From the perspective of ecSatter, the key to nutritional excellence is variety growing out of genuine food enjoyment.1 Food acceptance attitudes and skills that support food enjoyment are more important for you than what you eat on any one day. Being able to be calm and relaxed in the presence of unfamiliar food: to experiment with it; to pick and choose from what's available, and to say yes, please, and no, thank you. ecSatter doesn't tell you what to eat, but instead, encourages you to take an interest in food and to eat foods you enjoy. Our research shows that people who have high overall eating competence scores, and particularly those who have high scores with respect to food acceptance, enjoy a greater variety of food and are more likely to plan and cook meals that include all the food groups.2
Enjoy your food. What an alarming notion! Surely, wonder the food cops as well as the eaters, if we are given license to enjoy food we will simply careen out of control, willy-nilly gobbling every morsel that comes across our voracious paths. In conventional nutrition practice, if appetite is addressed at all, it is from the perspective of ignoring and overruling it. We have come to fear that we are bottomless pits,that if we get encouragement to eat foods we enjoy, we will eat without stopping. And if we do that, we are bad-bad-bad!

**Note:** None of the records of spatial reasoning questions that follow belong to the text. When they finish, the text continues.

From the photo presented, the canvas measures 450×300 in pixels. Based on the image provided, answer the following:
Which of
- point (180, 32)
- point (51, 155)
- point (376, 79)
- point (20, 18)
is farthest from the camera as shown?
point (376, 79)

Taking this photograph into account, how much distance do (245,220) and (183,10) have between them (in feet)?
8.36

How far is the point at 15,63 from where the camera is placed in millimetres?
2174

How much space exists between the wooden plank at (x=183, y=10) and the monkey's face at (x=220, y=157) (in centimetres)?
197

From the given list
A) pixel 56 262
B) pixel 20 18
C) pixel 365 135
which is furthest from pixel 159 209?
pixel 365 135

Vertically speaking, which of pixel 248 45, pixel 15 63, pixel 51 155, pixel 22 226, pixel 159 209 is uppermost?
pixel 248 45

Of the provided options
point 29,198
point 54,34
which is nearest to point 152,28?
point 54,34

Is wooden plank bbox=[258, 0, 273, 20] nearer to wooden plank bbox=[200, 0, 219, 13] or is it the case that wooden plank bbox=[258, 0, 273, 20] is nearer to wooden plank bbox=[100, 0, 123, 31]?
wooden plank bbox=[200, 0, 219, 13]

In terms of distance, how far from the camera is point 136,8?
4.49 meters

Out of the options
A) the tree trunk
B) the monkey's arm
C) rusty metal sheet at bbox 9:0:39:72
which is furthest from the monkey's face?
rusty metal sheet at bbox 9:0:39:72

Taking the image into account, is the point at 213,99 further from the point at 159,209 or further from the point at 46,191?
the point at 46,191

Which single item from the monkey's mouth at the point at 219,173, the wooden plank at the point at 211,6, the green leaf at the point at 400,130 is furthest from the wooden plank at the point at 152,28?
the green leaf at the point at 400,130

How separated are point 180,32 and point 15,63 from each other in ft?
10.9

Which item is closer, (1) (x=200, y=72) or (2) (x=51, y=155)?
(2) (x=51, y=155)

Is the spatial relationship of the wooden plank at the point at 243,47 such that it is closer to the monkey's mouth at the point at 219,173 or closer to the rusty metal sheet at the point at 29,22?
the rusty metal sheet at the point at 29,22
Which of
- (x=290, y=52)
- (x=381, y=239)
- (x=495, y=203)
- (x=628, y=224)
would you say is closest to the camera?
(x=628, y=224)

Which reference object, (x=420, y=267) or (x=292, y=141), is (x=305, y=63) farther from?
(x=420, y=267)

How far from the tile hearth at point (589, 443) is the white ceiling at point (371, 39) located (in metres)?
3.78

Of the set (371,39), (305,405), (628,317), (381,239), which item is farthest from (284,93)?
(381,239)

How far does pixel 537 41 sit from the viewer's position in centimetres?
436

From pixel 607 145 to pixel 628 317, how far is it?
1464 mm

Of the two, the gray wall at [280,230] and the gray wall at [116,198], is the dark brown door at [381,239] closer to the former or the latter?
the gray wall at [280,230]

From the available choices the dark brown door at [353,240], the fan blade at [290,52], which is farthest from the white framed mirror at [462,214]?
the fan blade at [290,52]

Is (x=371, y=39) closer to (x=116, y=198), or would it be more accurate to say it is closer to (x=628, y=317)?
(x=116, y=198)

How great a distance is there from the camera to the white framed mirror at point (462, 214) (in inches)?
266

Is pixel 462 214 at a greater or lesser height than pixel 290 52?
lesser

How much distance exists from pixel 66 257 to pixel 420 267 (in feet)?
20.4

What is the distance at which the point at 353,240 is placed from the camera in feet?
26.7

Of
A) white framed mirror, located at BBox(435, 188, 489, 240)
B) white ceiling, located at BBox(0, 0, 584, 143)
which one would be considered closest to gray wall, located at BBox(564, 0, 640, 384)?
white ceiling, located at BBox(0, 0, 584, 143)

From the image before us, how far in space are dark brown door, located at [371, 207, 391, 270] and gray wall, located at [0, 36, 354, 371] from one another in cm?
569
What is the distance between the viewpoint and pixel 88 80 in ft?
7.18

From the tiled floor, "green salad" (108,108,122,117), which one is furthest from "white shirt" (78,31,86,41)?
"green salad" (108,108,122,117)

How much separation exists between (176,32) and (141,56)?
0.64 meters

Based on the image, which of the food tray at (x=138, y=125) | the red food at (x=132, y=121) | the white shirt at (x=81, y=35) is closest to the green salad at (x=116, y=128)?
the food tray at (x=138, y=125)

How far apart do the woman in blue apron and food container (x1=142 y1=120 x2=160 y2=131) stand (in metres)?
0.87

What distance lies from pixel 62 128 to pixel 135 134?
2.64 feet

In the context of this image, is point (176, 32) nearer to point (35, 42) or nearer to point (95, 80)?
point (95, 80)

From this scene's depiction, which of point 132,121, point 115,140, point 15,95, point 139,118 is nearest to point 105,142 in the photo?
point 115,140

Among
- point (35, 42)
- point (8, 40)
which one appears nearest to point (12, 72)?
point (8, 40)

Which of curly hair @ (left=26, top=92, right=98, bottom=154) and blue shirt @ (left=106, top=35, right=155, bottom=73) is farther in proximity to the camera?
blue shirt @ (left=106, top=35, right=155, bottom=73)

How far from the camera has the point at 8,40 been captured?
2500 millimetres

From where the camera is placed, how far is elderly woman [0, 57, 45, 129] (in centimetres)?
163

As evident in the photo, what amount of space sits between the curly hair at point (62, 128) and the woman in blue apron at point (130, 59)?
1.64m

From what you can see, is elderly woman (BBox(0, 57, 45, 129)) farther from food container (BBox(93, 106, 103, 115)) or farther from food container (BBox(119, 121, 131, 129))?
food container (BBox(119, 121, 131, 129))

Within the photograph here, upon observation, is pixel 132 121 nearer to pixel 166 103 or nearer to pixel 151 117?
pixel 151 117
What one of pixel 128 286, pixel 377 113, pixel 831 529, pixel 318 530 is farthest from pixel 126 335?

In reality, appetite works for us, rather than against us. Appetite is a natural and life-giving inclination. The interest in eating based on its aesthetic and gustatory rewards is a powerful motivator for food-seeking. Even though appetite is compelling, it can be satisfied. Being an epicure,valuing and experiencing sensual pleasure,is a critical factor in becoming satisfied. It is normal to get enough and to stop eating, even of highly enjoyable food. If you pay attention when you eat, you will notice that at some point you lose interest. Food stops tasting as good. That might be a sudden or a gradual cutoff for you,it is very individual. As one of my patients put it, ''I am ready to stop when my mouth is finished as well as my stomach.'' Another called this subjective endpoint ''a feeling of nuffness.'' I can't improve on those descriptions. They were both saying that appetite is satisfied. But to satisfy appetite, you have to find the food appealing and it has to taste good. Eating a whole package of rice cakes won't satisfy you if what you really want is chocolate chip cookies,or vice versa.
Most of us crave pleasure from eating and will go to some length to achieve it, even if we have to cheat and play little mind games with ourselves. The problem is out-of-control virtue. Guard against it! Nutrition suffers when the rules get the upper hand over enjoyment. If you have to break your rules to eat what you like, you are being too strict and withholding. In the long run, you will come out behind, not ahead.
References
1. Satter EM. Eating Competence: definition and evidence for the Satter Eating Competence Model. J Nutr Educ Behav. 2007;39 (suppl):S142-S153.
2. Lohse B, Satter E, Horacek T, Gebreselassie T, Oakland MJ. Measuring Eating Competence: psychometric properties and validity of the ecSatter Inventory. J Nutr Educ Behav . 2007;39 (suppl):S154-S166.